Dans le projet Becoming a Family Project,12 nous avons suivi 96 couples avec des entrevues, des questionnaires et des observations sur une période de cinq ans dès le milieu de la grossesse jusqu’à ce que le premier enfant termine la maternelle. Certains couples qui attendaient un enfant, sélectionnés aléatoirement, se sont vus offrir de participer à des groupes de couples qui se réunissaient avec leurs coanimateurs pendant 24 semaines étalées sur six mois. Chaque séance de groupe comprenait un moment ouvert à la discussion sur les événements personnels et sur les préoccupations de leurs vies et sur un sujet qui concernait un des aspects de la vie familiale selon notre modèle conceptuel. Nous avons découvert que, malgré le déclin de la satisfaction relative au couple chez les nouveaux parents qui ne bénéficiaient pas de l’intervention, les couples de nouveaux parents qui participaient aux groupes de couples continus maintenaient leur niveau de satisfaction sur les cinq années suivantes jusqu’à ce que leurs enfants aient terminé la maternelle. Cinq ans après la fin des groupes de couples, tant la qualité des relations de couple que la qualité des relations parent-enfant mesurées lorsque les enfants avaient trois ans et demi étaient significativement corrélées avec l’adaptation des enfants à la maternelle (auto déclarations de l’enfant, évaluations des enseignants et résultats d’épreuves).

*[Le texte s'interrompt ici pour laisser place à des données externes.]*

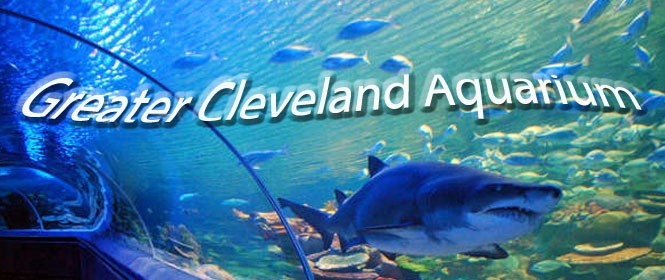 53 Best Images About Cleveland Ohio On Pinterest
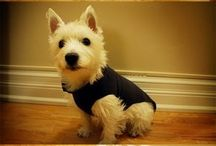 roupa pra cachorro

Une deuxième étude sur l’intervention, le School Children and their Families Project16 a suivi 100 autres couples depuis l’année précédant l’entrée en maternelle de leur premier enfant jusqu’à ce que les enfants soient en 11e année (5e année du secondaire). Il y avait trois conditions pour l’assignation aléatoire — une occasion d’utiliser notre personnel comme consultant une fois par année (le groupe témoin), un groupe de couples qui mettait l’accent sur les relations parent-enfant pendant la période de discussion libre lors des soirées (l’approche la plus traditionnelle), ou un groupe de couples qui étaient plus centrés sur la relation entre les parents pendant ces périodes ouvertes. Lorsque les familles étaient évaluées pendant la maternelle et la première année, les parents ayant fait partie d’un groupe mettant l’emphase sur les relations parent-enfant avaient amélioré les aspects de leurs pratiques parentales que nous avions observées dans notre projet de salle de jeu, contrairement à ceux du groupe témoin qui ne montraient pas d’amélioration. En comparaison, les parents qui avaient participé à un groupe dans lequel les animateurs étaient davantage centrés sur les problèmes de couple présentaient une diminution de leurs conflits pendant notre observation et leurs pratiques parentales étaient devenues plus efficaces.

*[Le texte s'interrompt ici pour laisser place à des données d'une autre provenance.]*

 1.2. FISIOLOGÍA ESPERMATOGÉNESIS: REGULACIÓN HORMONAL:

Les deux variations de l’intervention ont affecté les enfants. Les enfants de parents appartenant aux groupes centrés sur les pratiques parentales ont amélioré leur image de soi et étaient moins susceptibles de présenter des comportements de timidité, de retrait ou de déprime à l’école. Les enfants de parents appartenant aux groupes centrés sur le couple ont été avantagés en ce sens qu’ils ont obtenu de meilleurs résultats aux épreuves administrées individuellement que les autres et qu’ils ont manifesté moins de comportements agressifs à l’école. Les interventions ont continué à avoir des répercussions significatives sur les familles au cours des dix années suivantes pour ce qui est de la qualité des relations de couple auto rapportées et observées ainsi que des problèmes de comportement des élèves. L’impact des groupes centrés sur le couple a toujours été égal ou supérieur à l’impact des groupes centrés sur les pratiques parentales.17
Conclusions
En résumé, nous avons montré grâce à des études corrélationnelles, que la qualité des relations parent-enfant et de couple est liée à l’adaptation scolaire précoce des enfants. Grâce aux études sur l’intervention, nous constatons que le changement du ton des relations de couple et parent-enfant a un impact causal à long terme sur l’adaptation des enfants à l’école.
Implications
L’accent que nous mettons sur les relations familiales en tant que contexte important pour les capacités des enfants à gérer les demandes de l’école élémentaire représente réellement un défi pour les décideurs politiques du milieu de l’éducation et pour le personnel scolaire. Nous suggérons de solliciter les parents avant l’entrée à l’école des enfants et nous croyons que les enfants profiteront d’une amélioration de la relation de leurs parents. L’expérience durant les années passées à consulter le personnel enseignant au niveau préscolaire et élémentaire, nous a permis de constater qu’ils sont peu nombreux à détenir une formation pour communiquer avec les parents, et qu’aucun n’est formé pour fournir des interventions qui pourraient améliorer le coparentage ou les relations de couple.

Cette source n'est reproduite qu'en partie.